++++ Texto em estudo

Esse mecanismo entrou em vigor a 1 de Fevereiro, e desde então foram concedidas 314 autorizações de exportação e rejeitado um pedido relativo ao envio de 250 mil doses de vacinas produzidas pela AstraZeneca em Itália e destinadas à Austrália. De acordo com a Comissão Europeia, foram exportadas 41,5 milhões de doses a partir da UE para os seguintes 33 países: África do Sul, Arábia Saudita, Argentina, Austrália, Bahrain, Brasil, Canadá, Chile, China, Colômbia, Coreia do Sul, Costa Rica, Emirados Árabes Unidos, Equador, Estados Unidos da América, Filipinas, Hong Kong, Índia, Japão, Kuwait, Macau, Malásia, México, Nova Zelândia, Omã, Panamá, Peru, Qatar, Reino Unido, República Dominicana, Singapura, Turquia e Uruguai.

++++++++
++++ Dados do exercício

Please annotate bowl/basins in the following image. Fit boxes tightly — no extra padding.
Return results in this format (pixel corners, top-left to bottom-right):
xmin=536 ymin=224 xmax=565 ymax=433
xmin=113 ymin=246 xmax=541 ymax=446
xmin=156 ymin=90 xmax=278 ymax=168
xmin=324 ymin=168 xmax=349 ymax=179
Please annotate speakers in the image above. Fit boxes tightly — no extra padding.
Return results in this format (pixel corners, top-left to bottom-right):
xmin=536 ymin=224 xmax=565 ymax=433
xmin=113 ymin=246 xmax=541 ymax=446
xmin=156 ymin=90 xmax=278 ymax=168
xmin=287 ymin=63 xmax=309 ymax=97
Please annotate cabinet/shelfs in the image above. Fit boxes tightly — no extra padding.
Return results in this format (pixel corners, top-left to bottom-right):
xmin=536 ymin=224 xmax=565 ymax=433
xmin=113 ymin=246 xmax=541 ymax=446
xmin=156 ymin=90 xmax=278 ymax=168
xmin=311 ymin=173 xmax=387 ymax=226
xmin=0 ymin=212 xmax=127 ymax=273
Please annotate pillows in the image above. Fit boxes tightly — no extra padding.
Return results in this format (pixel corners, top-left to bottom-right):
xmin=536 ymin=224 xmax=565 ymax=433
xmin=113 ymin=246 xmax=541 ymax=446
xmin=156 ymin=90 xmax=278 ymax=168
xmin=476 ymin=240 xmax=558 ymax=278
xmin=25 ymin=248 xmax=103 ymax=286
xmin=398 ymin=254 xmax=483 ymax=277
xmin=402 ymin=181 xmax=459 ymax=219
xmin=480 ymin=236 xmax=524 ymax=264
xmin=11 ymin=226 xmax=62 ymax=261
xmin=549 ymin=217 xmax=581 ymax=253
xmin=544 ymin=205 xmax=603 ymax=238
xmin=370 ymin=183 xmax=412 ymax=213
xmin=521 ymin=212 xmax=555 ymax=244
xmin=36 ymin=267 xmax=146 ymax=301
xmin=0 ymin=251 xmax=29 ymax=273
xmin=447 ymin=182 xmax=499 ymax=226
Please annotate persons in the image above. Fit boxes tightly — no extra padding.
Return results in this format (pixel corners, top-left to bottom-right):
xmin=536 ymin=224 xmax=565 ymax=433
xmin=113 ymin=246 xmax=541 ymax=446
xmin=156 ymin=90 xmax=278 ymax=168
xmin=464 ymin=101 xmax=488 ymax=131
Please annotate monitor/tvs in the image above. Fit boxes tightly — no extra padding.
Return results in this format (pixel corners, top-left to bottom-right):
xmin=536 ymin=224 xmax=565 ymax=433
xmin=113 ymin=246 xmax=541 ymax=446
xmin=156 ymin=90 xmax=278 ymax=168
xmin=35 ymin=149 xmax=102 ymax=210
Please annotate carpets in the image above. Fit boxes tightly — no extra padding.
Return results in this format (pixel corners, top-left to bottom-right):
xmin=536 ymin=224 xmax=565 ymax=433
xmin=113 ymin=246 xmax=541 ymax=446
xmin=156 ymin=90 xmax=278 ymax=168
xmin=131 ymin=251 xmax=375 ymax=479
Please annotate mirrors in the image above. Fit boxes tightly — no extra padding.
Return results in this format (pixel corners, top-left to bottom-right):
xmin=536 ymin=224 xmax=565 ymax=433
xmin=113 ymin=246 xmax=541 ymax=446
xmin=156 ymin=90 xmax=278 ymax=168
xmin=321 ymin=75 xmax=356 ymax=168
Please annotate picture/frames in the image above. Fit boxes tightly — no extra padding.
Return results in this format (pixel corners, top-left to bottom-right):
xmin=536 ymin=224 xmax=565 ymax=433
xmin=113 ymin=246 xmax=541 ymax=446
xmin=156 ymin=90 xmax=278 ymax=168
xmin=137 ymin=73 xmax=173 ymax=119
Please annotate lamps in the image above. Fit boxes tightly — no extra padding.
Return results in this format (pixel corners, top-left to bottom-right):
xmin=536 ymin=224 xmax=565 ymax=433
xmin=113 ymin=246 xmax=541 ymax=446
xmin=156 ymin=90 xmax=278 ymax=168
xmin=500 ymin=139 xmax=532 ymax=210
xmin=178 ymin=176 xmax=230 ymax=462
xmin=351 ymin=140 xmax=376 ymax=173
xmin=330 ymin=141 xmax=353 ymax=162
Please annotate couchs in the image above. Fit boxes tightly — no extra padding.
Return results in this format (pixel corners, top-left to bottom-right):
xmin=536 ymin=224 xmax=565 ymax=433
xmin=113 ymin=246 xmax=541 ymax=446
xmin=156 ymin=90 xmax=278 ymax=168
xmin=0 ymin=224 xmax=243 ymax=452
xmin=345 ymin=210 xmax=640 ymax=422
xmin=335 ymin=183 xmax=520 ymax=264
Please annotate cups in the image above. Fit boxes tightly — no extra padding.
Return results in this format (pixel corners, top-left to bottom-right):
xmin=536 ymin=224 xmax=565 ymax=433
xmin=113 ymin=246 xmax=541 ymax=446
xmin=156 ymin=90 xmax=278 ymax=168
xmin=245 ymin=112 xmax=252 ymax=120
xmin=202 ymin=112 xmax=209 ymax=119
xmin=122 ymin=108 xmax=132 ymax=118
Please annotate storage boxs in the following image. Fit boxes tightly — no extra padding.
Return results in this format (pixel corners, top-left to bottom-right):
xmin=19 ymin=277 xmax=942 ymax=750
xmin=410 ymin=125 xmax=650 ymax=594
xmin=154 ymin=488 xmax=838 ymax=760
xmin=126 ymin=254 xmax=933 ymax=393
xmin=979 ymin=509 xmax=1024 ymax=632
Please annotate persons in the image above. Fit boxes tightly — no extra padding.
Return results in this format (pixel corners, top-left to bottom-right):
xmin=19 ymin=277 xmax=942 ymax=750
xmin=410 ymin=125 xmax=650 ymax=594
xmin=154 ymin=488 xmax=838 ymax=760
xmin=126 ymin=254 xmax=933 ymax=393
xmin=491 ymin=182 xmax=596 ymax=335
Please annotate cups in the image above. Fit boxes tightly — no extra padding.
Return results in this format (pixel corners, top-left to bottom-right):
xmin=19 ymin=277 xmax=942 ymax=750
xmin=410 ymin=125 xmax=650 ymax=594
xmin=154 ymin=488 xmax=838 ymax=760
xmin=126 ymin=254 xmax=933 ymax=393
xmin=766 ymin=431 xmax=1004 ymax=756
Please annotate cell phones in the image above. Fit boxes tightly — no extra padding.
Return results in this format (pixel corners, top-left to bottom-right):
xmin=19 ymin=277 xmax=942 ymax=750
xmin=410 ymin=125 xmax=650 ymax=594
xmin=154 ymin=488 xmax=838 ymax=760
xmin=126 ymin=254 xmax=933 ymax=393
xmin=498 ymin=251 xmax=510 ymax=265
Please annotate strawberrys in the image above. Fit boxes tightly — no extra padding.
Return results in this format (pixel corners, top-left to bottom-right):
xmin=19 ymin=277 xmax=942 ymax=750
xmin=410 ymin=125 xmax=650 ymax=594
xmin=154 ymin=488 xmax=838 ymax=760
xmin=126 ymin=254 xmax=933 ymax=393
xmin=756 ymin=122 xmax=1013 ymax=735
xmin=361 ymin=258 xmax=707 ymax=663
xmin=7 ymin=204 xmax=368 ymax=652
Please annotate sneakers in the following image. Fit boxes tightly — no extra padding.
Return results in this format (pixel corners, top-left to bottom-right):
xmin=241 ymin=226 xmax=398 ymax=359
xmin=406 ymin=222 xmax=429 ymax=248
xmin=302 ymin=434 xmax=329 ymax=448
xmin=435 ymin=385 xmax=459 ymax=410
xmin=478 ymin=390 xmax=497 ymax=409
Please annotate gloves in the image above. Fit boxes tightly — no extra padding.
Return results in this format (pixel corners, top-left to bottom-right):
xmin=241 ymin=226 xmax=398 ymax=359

++++++++

Instruções de trabalho: No texto sobre a exportação de vacinas, substitua "autorizações" por "licenças" e transcreva o trecho entre "Esse mecanismo entrou" e "Turquia e Uruguai.", inclusive. Não é preciso recorrer aos dados.

Tarefa concluída:
Esse mecanismo entrou em vigor a 1 de Fevereiro, e desde então foram concedidas 314 licenças de exportação e rejeitado um pedido relativo ao envio de 250 mil doses de vacinas produzidas pela AstraZeneca em Itália e destinadas à Austrália. De acordo com a Comissão Europeia, foram exportadas 41,5 milhões de doses a partir da UE para os seguintes 33 países: África do Sul, Arábia Saudita, Argentina, Austrália, Bahrain, Brasil, Canadá, Chile, China, Colômbia, Coreia do Sul, Costa Rica, Emirados Árabes Unidos, Equador, Estados Unidos da América, Filipinas, Hong Kong, Índia, Japão, Kuwait, Macau, Malásia, México, Nova Zelândia, Omã, Panamá, Peru, Qatar, Reino Unido, República Dominicana, Singapura, Turquia e Uruguai.